接着证明算法能够 correctly states that no schedule of length $D$ is possible for the instance. 记 job $j$ 的 label 为 $l_{j}$ , 实际处理它的 machine（如果存在）为 $M_{j}$ , machine $i$ 实际处理的 jobs 的集合为 $J_{i}$ , 被 label 为 $i$ 的 job 集合为 $L_{i}$ , 根据算法描述，必然有 $M_{j} \leq l_{j}$ , 因此 job $j$ 最终无法被处理当且仅当所有满足 $i \leq l_{j}$ 的 machine $i$ 在时间 $D$ 以前都不存在 idle time, 即 $\sum_{j \in J_{i}}p_{j} / s_{i} \geq D$ , 又由于 machine $i$ 处理不属于 $L_{i}$ 的 job 只会使总的处理时间减小，因此有 $l_{j}D \leq \sum_{i=1}^{l_{j}}\sum_{j' \in J_{i}}p_{j'} / s_{i} \leq \sum_{i=1}^{l_{j}}\sum_{j' \in L_{i}}p_{j'} / s_{i}$ . 假设存在可以拥有 schedule of length $D$ 的 instance $I$ 使得算法 states that no schedule of length $D$ is possible for the instance, 不妨记满足长度小于等于 $D$ 的 schedule 为 $\mathcal{S}$ , 那么对于任意 job $j$ , 它在 $\mathcal{S}$ 中也一定是被序号小于等于 $l_{j}$ 的 machine 处理的，否则 $j$ 不可能在时间 $D$ 以前处理完，因此有 $L_{i} \subseteq \mathcal{S_{i}}$ 。而由于 $\mathcal{S}$ 的长度不会超过 $D$ , 这说明 $\forall i, \sum_{j \in L_{i}}p_{j} / s_{i} \leq \sum_{j \in \mathcal{S}_{i}}p_{j} / s_{i} \leq D$ , 对于任意 job $j$ 的 label $l_{j}$ , 都有 $\sum_{i=1}^{l_{j}}\sum_{j' \in L_{i}}p_{j'} / s_{i} \leq \sum_{i=1}^{l_{j}}\sum_{j' \in \mathcal{S}_{i}}p_{j'} / s_{i} \leq l_{j}D$ , 这与算法会 states that no schedule of length $D$ is possible for the instance 的条件矛盾，因此不存在反例，所以算法能够 correctly states that no schedule of length $D$ is possible for the instance.

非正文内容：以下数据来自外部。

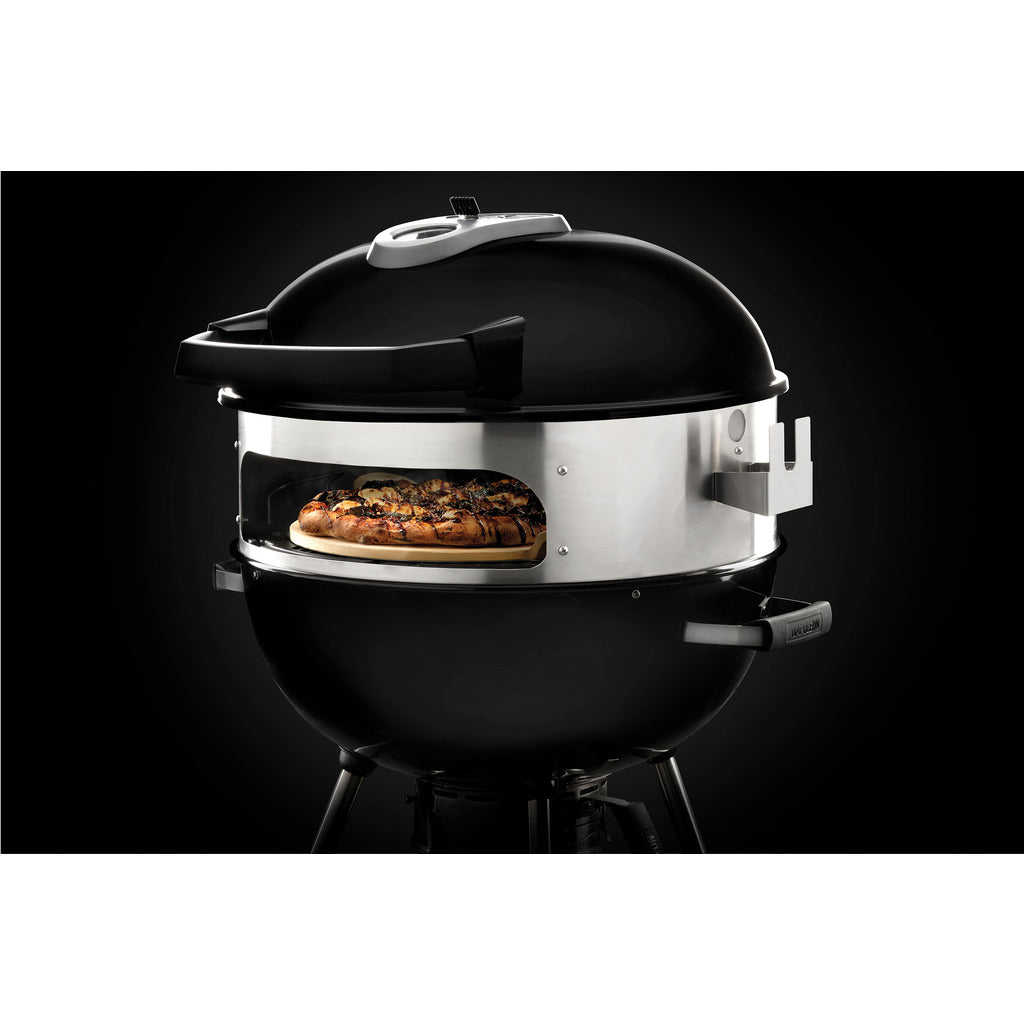 Napoleon rotisserie set for charcoal kettle grills (Ø 57 cm)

显然算法是 polynomial-time 的，因此算法是一个 polynomial-time $2$ -relaxed decision procedure.

Ex 2.5 Minimum-Cost Steiner Tree

(a) Show that this gives a $2$ -approximation algorithm for the minimum-cost Steiner tree problem.

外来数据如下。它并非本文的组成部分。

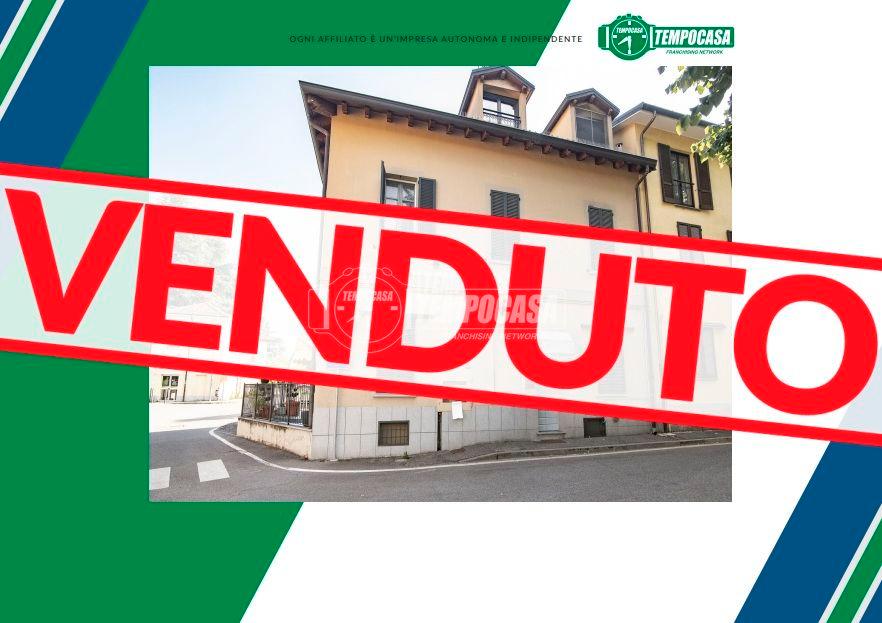 appartamento in vendita a Vaprio d'Adda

记最优解的 cost 为 $\mathrm{OPT}$ , Steiner tree 为 $T^{\ast}$ , $T^{\ast}$ 上点一定是由 $R$ 和部分 nonterminals 组成的，考虑删除 $T^{\ast}$ 中的 nonterminals. 不妨将 nonterminal $v_{0}$ 作为根结点，假设它的度为 $k$ ，将与其相连的结点分别记作 $v_{0,1},v_{0,2}, \dots, v_{0,k}$ , 它们与 $v_{0}$ 的边的边权分别为 $w_{1}, w_{2}, \dots, w_{k}$ . 删除边 $(v_{0}, v_{0,1}), \dots, (v_{0}, v_{0,k})$ 和点 $v_{0}$ 会得到 $k$ 个子图，此时我们用 $k-1$ 条边 $(v_{0,1}, v_{0,2}), \dots, (v_{0,k-1}, v_{0,k})$ 将它们连接起来得到一颗新的 Steiner tree, 将这些边的边权记为 $w_{1}', w_{2}', \dots, w_{k-1}'$ .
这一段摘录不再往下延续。